** Task inputs **
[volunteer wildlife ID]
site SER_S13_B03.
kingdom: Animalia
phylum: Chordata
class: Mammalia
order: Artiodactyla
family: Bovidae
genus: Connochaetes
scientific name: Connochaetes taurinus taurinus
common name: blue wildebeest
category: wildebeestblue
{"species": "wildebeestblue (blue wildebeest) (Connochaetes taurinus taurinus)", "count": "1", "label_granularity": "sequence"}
==
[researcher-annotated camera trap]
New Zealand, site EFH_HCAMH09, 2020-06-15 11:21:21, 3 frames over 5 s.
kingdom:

** Your assignment **
In the material above, find the lines that contain "wildebeestblue" and show them.

** Output for this exercise **
category: wildebeestblue
{"species": "wildebeestblue (blue wildebeest) (Connochaetes taurinus taurinus)", "count": "1", "label_granularity": "sequence"}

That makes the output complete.